» Exercise prompt
Extract every line below that contains the string "given" and copy each one in full.

Image-based spatial reasoning data
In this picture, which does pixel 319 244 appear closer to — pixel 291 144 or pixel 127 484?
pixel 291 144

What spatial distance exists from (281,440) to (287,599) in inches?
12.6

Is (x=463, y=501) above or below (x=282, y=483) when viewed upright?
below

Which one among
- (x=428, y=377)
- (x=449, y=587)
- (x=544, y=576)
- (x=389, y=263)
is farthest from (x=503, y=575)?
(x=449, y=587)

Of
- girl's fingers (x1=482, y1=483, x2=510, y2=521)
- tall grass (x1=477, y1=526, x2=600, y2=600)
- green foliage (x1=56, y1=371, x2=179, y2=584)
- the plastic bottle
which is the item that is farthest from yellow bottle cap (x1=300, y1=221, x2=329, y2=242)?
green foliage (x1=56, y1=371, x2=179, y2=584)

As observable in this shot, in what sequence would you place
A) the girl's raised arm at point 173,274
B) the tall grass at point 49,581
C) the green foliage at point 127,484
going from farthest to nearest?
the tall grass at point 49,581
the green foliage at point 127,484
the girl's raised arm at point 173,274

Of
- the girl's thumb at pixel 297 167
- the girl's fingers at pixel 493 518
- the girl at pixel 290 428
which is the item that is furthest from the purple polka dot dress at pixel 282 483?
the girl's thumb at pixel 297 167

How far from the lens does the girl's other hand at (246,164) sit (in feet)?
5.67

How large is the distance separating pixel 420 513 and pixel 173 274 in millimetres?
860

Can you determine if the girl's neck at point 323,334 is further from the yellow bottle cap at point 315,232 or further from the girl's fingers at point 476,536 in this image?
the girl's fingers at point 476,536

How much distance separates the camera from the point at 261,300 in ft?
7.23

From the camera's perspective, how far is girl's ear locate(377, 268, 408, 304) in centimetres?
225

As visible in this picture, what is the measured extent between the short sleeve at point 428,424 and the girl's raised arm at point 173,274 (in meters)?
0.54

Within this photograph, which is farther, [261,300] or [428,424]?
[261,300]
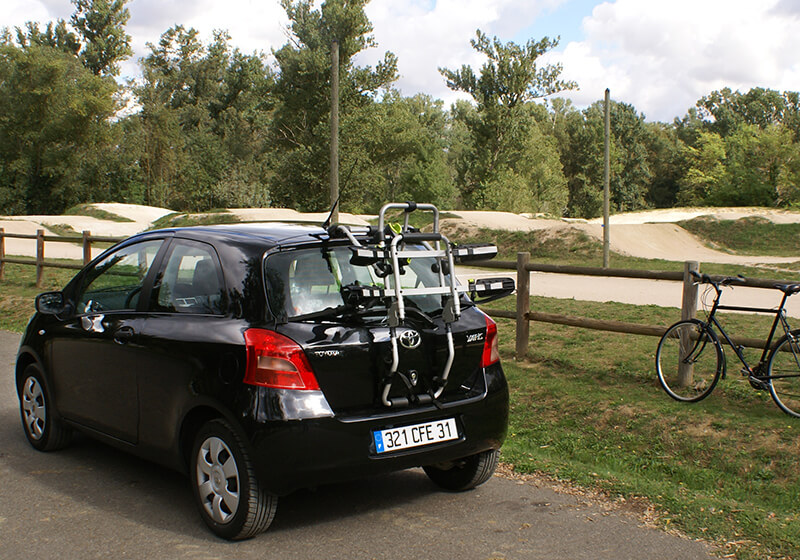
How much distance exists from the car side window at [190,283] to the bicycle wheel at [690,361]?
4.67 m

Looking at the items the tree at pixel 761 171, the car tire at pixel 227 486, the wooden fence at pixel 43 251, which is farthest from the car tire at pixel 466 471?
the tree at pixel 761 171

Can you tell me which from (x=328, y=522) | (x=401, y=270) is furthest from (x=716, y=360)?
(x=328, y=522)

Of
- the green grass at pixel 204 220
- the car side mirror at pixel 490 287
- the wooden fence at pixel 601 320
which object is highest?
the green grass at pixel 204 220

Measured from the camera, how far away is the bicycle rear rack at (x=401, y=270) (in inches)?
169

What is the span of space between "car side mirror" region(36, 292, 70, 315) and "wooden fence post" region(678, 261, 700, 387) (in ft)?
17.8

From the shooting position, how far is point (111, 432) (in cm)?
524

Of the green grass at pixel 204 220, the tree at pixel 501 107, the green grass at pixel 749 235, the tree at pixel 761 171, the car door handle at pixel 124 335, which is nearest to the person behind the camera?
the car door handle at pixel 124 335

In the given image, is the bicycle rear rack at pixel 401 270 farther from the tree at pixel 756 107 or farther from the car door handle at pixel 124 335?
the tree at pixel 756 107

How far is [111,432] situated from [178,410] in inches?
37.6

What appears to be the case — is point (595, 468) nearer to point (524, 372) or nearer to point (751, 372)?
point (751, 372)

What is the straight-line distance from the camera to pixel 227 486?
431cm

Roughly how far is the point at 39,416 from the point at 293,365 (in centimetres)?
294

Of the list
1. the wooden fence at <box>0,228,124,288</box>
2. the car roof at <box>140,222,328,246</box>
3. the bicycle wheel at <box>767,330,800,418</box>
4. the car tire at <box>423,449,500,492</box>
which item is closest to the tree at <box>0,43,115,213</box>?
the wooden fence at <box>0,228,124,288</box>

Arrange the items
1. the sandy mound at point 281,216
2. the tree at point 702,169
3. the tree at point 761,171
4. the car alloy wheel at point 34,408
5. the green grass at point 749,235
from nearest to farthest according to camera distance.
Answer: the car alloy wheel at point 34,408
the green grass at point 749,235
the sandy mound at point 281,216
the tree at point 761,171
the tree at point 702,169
--
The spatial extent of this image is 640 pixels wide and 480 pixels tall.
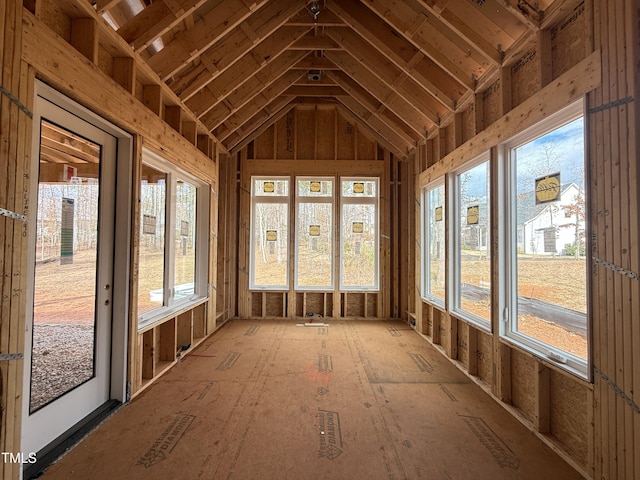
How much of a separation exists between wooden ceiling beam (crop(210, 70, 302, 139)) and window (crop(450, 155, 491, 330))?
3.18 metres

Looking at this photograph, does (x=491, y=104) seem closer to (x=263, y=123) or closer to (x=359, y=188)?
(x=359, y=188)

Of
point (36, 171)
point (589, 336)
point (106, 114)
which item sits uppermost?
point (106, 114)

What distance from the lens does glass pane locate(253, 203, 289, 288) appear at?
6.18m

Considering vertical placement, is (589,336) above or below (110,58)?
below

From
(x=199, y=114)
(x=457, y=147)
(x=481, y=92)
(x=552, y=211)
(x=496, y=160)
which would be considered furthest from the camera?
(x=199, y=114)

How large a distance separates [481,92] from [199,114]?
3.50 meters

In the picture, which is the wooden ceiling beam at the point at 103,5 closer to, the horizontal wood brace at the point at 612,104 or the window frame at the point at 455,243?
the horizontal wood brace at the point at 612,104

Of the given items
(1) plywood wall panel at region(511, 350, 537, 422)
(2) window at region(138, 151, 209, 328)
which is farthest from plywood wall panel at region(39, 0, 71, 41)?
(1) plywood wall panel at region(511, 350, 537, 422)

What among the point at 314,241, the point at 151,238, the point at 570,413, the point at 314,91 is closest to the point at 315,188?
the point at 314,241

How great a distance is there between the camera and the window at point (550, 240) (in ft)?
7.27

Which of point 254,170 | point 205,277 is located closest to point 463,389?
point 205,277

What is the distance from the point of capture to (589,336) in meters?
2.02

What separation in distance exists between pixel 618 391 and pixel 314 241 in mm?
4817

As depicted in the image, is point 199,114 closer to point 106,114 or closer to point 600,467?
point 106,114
==
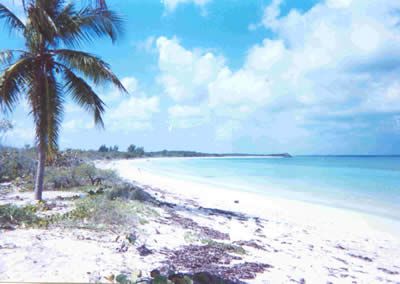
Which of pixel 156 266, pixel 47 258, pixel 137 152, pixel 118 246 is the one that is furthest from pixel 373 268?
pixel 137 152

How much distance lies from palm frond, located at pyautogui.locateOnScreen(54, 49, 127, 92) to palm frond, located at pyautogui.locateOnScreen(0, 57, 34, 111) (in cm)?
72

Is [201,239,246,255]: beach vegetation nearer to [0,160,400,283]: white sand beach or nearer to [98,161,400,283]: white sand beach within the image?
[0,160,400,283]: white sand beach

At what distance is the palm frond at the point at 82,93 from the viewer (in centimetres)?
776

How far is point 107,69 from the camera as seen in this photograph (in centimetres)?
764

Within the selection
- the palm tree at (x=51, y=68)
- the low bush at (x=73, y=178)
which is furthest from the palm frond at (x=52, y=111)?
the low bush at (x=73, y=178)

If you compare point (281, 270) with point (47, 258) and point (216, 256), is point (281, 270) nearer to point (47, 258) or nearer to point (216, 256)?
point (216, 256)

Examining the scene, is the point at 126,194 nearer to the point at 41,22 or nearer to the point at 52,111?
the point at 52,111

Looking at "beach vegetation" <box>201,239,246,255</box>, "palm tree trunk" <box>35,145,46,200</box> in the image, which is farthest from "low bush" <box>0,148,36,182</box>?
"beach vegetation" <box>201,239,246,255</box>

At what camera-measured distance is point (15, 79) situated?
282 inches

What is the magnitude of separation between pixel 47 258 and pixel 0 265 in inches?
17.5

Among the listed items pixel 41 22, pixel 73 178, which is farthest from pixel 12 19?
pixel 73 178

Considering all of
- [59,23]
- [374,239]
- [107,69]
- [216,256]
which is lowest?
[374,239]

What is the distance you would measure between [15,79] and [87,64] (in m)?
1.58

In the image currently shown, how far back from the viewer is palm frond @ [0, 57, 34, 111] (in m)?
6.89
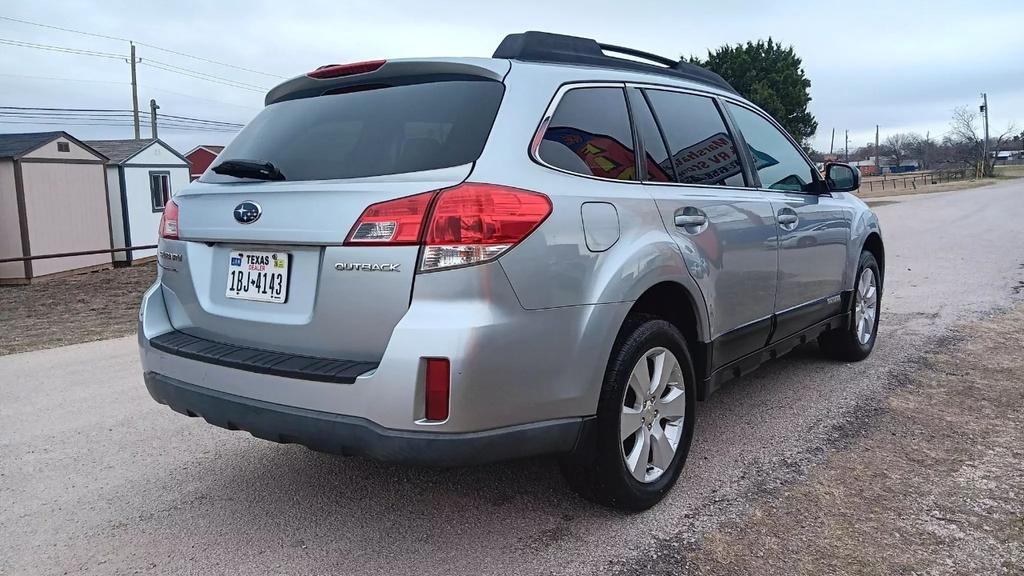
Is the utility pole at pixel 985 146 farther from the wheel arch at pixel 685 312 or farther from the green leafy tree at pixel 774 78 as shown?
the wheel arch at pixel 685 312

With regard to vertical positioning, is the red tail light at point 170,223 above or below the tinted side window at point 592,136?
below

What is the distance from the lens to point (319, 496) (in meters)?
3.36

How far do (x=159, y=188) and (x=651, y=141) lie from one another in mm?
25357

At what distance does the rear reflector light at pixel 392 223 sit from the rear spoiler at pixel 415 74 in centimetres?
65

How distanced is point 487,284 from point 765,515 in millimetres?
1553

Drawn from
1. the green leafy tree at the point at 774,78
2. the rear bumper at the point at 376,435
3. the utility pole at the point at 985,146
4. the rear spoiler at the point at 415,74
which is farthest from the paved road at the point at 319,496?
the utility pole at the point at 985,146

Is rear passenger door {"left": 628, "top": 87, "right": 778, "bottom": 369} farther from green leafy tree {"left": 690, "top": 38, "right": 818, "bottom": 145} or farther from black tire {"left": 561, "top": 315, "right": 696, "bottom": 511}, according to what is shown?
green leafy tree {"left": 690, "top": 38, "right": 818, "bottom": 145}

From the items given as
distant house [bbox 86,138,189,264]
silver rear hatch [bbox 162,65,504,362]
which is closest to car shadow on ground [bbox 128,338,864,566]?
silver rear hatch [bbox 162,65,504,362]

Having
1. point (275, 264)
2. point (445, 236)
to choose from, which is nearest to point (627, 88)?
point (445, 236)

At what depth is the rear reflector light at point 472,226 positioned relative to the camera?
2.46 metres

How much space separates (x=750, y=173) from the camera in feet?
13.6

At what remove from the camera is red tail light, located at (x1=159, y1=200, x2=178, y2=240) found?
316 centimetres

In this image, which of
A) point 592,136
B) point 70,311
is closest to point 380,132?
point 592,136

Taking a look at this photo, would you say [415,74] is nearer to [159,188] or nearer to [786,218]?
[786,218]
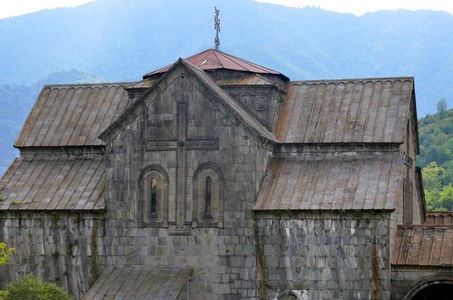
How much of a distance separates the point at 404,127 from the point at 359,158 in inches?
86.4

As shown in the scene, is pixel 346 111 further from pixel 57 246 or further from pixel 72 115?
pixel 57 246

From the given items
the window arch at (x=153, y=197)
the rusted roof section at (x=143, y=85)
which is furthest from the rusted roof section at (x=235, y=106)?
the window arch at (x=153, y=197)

» The solution
In the given image, is the bicycle rear rack at pixel 401 270 farther from the tree at pixel 756 107 or farther from the car door handle at pixel 124 335?
Of the given items
From the items given as
From the given items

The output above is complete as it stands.